How do brand colours impact Web accessibility?
Turns out, quite a bit.
Take a look at the video below for a very clear-cut example of how colour accessibility impacts an audiences’ ability to understand the impact of your brand.
As a marketer, it’s your job to recognize that all elements in your brand should have enough colour contrast. You need to ensure that everyone, regardless of their ability to see colour, can understand what you’re trying to convey. Otherwise, your audience might not even be sure of which team their cheering for. 🙈
Still not convinced brand colours impact Web accessibility?
Take a look at the two images below and consider which is easier to read at first glance:
The changes are subtle but significant.
When you look at these two images side by side, you can see that the one on the left is easier on the eyes.

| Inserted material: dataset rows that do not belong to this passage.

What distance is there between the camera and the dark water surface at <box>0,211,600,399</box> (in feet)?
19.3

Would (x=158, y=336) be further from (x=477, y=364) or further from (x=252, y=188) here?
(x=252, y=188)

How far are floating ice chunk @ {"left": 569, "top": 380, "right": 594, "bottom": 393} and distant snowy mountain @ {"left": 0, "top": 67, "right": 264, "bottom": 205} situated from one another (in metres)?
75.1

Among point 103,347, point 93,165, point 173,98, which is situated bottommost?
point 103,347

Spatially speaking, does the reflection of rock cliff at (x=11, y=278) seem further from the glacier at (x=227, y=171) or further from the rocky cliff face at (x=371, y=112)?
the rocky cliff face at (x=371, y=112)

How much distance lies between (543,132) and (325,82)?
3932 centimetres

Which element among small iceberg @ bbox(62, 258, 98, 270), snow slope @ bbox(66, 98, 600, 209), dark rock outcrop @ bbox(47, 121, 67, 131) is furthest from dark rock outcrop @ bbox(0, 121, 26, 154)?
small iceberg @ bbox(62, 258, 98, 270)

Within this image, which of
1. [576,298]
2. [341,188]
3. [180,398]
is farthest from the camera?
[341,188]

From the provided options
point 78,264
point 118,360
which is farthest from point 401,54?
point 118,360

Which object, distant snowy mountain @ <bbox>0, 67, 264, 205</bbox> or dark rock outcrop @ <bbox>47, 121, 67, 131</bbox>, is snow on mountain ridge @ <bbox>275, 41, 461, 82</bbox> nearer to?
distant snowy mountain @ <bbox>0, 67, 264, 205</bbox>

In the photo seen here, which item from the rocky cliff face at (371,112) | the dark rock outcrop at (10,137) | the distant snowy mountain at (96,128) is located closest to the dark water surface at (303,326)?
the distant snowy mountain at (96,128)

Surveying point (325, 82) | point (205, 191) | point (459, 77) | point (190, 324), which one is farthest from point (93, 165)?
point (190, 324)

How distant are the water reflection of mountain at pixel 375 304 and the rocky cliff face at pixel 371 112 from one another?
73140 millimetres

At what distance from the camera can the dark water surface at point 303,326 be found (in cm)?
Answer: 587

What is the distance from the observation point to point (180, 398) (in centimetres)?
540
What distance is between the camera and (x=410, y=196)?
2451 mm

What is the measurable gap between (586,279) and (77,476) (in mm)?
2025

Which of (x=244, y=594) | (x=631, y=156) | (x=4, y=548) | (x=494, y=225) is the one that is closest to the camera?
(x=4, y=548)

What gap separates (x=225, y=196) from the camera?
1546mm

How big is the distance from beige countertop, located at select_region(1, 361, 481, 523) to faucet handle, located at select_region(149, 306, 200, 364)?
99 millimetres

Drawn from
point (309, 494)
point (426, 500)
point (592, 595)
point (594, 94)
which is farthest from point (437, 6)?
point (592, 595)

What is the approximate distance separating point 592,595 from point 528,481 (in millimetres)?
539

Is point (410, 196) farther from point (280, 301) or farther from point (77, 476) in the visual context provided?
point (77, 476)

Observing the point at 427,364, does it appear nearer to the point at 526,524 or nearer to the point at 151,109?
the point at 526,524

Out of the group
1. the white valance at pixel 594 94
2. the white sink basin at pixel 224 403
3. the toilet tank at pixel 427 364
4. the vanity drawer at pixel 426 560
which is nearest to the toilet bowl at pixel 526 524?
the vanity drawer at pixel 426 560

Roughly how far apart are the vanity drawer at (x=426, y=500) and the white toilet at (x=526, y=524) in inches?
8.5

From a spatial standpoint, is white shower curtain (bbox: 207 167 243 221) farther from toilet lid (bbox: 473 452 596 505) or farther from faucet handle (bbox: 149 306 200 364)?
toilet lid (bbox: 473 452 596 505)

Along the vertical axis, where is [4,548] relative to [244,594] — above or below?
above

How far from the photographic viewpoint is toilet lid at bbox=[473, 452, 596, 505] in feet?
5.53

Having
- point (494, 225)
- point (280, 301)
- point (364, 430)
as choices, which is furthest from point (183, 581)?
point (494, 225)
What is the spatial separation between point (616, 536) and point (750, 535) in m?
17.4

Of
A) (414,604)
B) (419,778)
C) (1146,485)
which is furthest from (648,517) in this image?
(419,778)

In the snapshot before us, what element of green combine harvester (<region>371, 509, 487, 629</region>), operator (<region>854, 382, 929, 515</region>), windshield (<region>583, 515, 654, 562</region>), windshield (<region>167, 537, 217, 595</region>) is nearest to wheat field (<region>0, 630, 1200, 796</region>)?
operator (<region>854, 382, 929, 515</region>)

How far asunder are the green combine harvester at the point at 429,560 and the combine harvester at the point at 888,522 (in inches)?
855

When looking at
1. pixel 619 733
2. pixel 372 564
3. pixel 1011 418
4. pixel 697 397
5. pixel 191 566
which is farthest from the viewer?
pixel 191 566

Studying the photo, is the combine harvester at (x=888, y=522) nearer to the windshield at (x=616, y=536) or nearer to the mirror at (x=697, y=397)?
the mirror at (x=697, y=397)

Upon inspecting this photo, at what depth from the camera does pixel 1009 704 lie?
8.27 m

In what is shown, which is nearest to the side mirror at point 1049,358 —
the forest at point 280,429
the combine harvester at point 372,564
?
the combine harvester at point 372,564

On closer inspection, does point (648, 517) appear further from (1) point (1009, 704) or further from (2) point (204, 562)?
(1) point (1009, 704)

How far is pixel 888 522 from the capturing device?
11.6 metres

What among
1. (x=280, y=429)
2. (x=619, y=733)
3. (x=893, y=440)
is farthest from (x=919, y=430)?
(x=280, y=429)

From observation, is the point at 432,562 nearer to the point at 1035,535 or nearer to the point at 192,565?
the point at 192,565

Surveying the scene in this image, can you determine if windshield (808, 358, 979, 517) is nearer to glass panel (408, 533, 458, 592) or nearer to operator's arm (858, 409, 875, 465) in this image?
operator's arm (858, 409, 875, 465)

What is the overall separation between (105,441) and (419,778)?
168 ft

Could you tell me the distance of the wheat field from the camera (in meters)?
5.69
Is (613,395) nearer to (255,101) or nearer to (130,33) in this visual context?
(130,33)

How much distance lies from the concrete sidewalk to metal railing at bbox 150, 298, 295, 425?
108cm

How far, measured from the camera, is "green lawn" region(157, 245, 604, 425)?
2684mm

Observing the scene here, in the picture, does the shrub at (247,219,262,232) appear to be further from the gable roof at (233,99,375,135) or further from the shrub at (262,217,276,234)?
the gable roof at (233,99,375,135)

Although the colours that they use are extremely similar, the reason that the one on the left is more visually pleasing is that the colours are compliant with Web Content Accessibility Guidelines 2.0 (WCAG 2.0).
What are Web Content Accessibility Guidelines 2.0?
WCAG 2.0 is a set of guidelines published by the World Wide Web Consortium’s (W3C) Web Accessibility Initiative (WAI). These two established groups have been working to make the internet a more accessible place for many years. The goal of the guidelines is to provide everyone with a clearer set of parameters that developers, brand managers, and marketers apply to their web content.
In terms of colour accessibility, brands should use contrast to measure the difference between two colours. Said differently, instead of thinking about how different colours go together aesthetically, you also need to consider how easy they are to see if you have any type of visual impairments. Please rewatch the video above if you’re still feeling unconvinced.
In the guidelines, the differences in colour are looked at in terms of brightness, which is then measured as a ratio. For example, white on white would have a ratio of 1:1 and black on white would have a ratio of 21:1. Using these ratios is what will help guide you in choosing colours and tones for your brand material so that everyone can easily see them.
Colour accessibility tools
- This is a colour accessibility tool I work with regularly.
- This is a thorough example of the process of how one designer updated her entire brand to ensure it met the Web accessibility guidelines.
Better readability helps everyone
Today, we use a range of devices, such as smartphones and laptops, to browse online. We all use different apps and have different screen settings. Understanding what this means to your work and how it impacts people will help you understand why Web accessibility needs to be a priority. When you include colours that are accessible based on contrast ratios you’re creating material that better serves everyone.